The course surveys recent developments in the seismic design field, following the research in the US, Japan and Europe. Recently proposed practical design approaches in performance based seismic design are emphasized and will be validated by nonlinear dynamic analysis for structural systems. Design approaches will focus on the use of single-degree-of-freedom analogies such as equivalent linear systems or constant strength or constant ductility displacement modification factors. The course is designed for students in structural engineering with background in earthquake engineering and advanced structural dynamics.
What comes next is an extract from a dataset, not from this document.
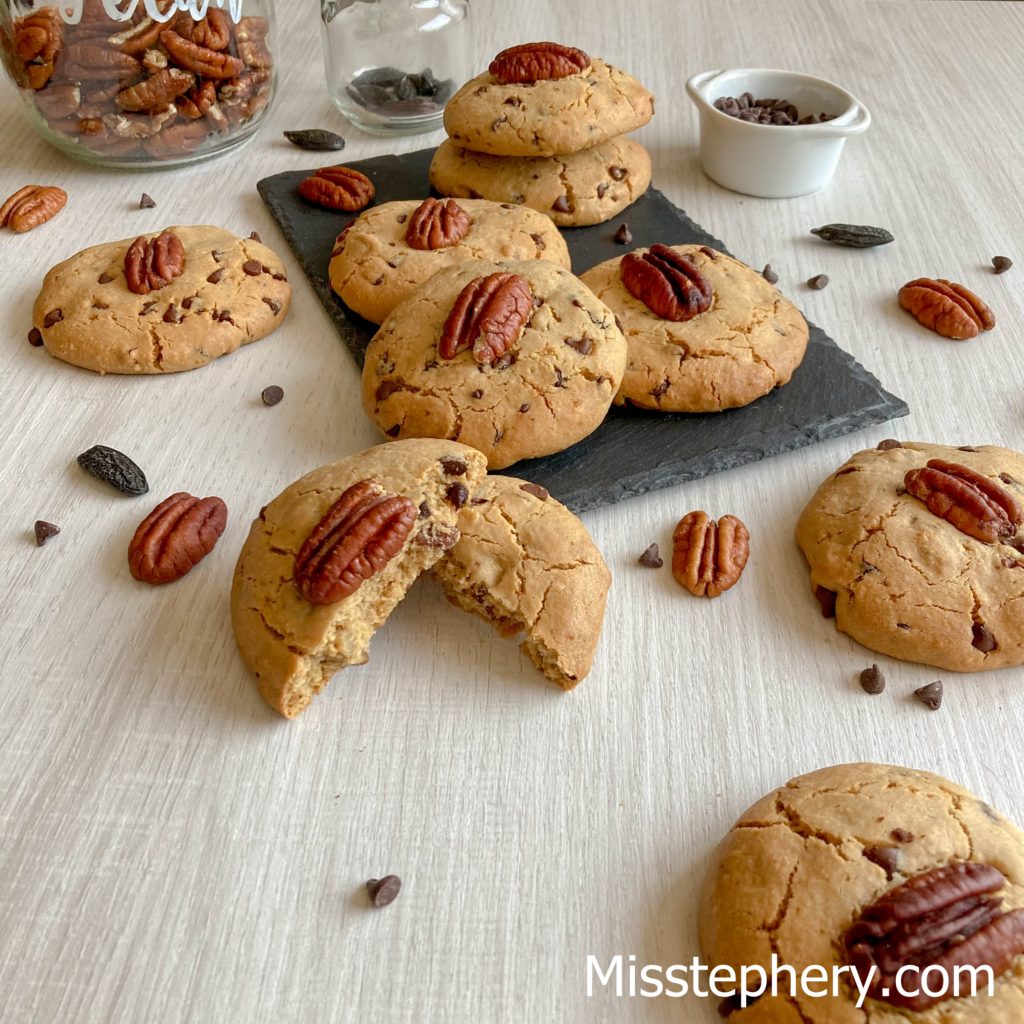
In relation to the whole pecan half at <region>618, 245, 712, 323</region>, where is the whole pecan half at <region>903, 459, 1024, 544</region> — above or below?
below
Students are required to have fundamental knowledge in the following subjects: Matrix Structural Analysis, Structural Dynamics, Earthquake Engineering.

CE 590 Yüksek Lisans Semineri (Kredisiz)

Öğrencilerin araştırma ilgisini özendirmek amacıyla endüstri mühendisliği ve yöneylem araştırması alanlarındaki konuların ve çalışmaların ilgili profesyoneller ve/veya lisansüstü öğrenciler tarafından sunulması ve tartışılması.

CE 591 İnşaat Mühendisliğinde Yüksek Lisans Projesi (Kredisiz)

Bu ders tezli opsiyonda bulunan öğrenciler için zorunlu olup tezle ilgili çalışmaları kapsamaktadır.

CE 599 İnşaat Mühendisliğinde Yüksek Lisans Tezi (Kredisiz)

Bölüm Başkanı ve öğrencinin akademik danışmanı tarafından onaylanmış bir konuda akademik danışmanınca yönlendirilen bağımsız araştırmaya dayalı çalışma. Tezli Y. Lisans öğrencileri içindir.